■ Directive:
Render every line of the entries below as a JSON array of strings, one string per line, with blank lines omitted.

■ Extracted material:
▬▬▬▬▬▬▬▬▬▬

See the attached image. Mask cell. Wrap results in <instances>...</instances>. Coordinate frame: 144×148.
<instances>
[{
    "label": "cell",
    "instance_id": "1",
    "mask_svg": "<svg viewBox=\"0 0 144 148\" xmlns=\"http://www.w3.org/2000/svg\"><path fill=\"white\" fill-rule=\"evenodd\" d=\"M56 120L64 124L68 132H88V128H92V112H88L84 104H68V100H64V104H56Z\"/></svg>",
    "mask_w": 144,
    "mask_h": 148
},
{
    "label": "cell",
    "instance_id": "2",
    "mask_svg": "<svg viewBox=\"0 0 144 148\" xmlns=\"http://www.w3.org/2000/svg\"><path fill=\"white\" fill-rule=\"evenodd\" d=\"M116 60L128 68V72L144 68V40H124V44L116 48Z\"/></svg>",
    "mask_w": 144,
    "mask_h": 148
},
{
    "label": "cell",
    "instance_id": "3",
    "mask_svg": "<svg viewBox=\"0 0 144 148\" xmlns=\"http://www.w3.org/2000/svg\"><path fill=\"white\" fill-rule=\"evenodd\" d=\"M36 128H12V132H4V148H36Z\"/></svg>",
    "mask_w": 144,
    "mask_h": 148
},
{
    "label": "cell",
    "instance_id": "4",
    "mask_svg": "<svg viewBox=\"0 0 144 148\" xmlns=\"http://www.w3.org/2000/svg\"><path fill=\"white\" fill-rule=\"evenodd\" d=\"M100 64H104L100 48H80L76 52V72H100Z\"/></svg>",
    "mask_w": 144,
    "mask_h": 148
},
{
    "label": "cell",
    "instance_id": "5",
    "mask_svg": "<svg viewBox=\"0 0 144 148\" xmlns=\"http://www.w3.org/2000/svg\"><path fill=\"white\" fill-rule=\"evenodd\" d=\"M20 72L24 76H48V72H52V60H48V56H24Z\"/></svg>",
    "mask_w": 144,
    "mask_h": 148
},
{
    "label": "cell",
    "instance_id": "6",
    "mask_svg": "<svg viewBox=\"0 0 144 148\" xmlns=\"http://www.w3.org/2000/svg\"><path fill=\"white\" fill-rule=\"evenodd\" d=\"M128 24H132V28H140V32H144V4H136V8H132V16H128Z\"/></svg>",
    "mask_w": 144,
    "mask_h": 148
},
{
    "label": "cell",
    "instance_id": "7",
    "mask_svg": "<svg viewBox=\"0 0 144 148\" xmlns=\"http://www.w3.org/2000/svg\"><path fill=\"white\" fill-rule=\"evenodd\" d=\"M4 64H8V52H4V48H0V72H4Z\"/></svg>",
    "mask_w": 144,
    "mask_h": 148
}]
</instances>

▬▬▬▬▬▬▬▬▬▬

■ Result:
[
  "See the attached image. Mask cell. Wrap results in <instances>...</instances>. Coordinate frame: 144×148.",
  "<instances>",
  "[{",
  "    \"label\": \"cell\",",
  "    \"instance_id\": \"1\",",
  "    \"mask_svg\": \"<svg viewBox=\\\"0 0 144 148\\\" xmlns=\\\"http://www.w3.org/2000/svg\\\"><path fill=\\\"white\\\" fill-rule=\\\"evenodd\\\" d=\\\"M56 120L64 124L68 132H88V128H92V112H88L84 104H68V100H64V104H56Z\\\"/></svg>\",",
  "    \"mask_w\": 144,",
  "    \"mask_h\": 148",
  "},",
  "{",
  "    \"label\": \"cell\",",
  "    \"instance_id\": \"2\",",
  "    \"mask_svg\": \"<svg viewBox=\\\"0 0 144 148\\\" xmlns=\\\"http://www.w3.org/2000/svg\\\"><path fill=\\\"white\\\" fill-rule=\\\"evenodd\\\" d=\\\"M116 60L128 68V72L144 68V40H124V44L116 48Z\\\"/></svg>\",",
  "    \"mask_w\": 144,",
  "    \"mask_h\": 148",
  "},",
  "{",
  "    \"label\": \"cell\",",
  "    \"instance_id\": \"3\",",
  "    \"mask_svg\": \"<svg viewBox=\\\"0 0 144 148\\\" xmlns=\\\"http://www.w3.org/2000/svg\\\"><path fill=\\\"white\\\" fill-rule=\\\"evenodd\\\" d=\\\"M36 128H12V132H4V148H36Z\\\"/></svg>\",",
  "    \"mask_w\": 144,",
  "    \"mask_h\": 148",
  "},",
  "{",
  "    \"label\": \"cell\",",
  "    \"instance_id\": \"4\",",
  "    \"mask_svg\": \"<svg viewBox=\\\"0 0 144 148\\\" xmlns=\\\"http://www.w3.org/2000/svg\\\"><path fill=\\\"white\\\" fill-rule=\\\"evenodd\\\" d=\\\"M100 64H104L100 48H80L76 52V72H100Z\\\"/></svg>\",",
  "    \"mask_w\": 144,",
  "    \"mask_h\": 148",
  "},",
  "{",
  "    \"label\": \"cell\",",
  "    \"instance_id\": \"5\",",
  "    \"mask_svg\": \"<svg viewBox=\\\"0 0 144 148\\\" xmlns=\\\"http://www.w3.org/2000/svg\\\"><path fill=\\\"white\\\" fill-rule=\\\"evenodd\\\" d=\\\"M20 72L24 76H48V72H52V60H48V56H24Z\\\"/></svg>\",",
  "    \"mask_w\": 144,",
  "    \"mask_h\": 148",
  "},",
  "{",
  "    \"label\": \"cell\",",
  "    \"instance_id\": \"6\",",
  "    \"mask_svg\": \"<svg viewBox=\\\"0 0 144 148\\\" xmlns=\\\"http://www.w3.org/2000/svg\\\"><path fill=\\\"white\\\" fill-rule=\\\"evenodd\\\" d=\\\"M128 24H132V28H140V32H144V4H136V8H132V16H128Z\\\"/></svg>\",",
  "    \"mask_w\": 144,",
  "    \"mask_h\": 148",
  "},",
  "{",
  "    \"label\": \"cell\",",
  "    \"instance_id\": \"7\",",
  "    \"mask_svg\": \"<svg viewBox=\\\"0 0 144 148\\\" xmlns=\\\"http://www.w3.org/2000/svg\\\"><path fill=\\\"white\\\" fill-rule=\\\"evenodd\\\" d=\\\"M4 64H8V52H4V48H0V72H4Z\\\"/></svg>\",",
  "    \"mask_w\": 144,",
  "    \"mask_h\": 148",
  "}]",
  "</instances>"
]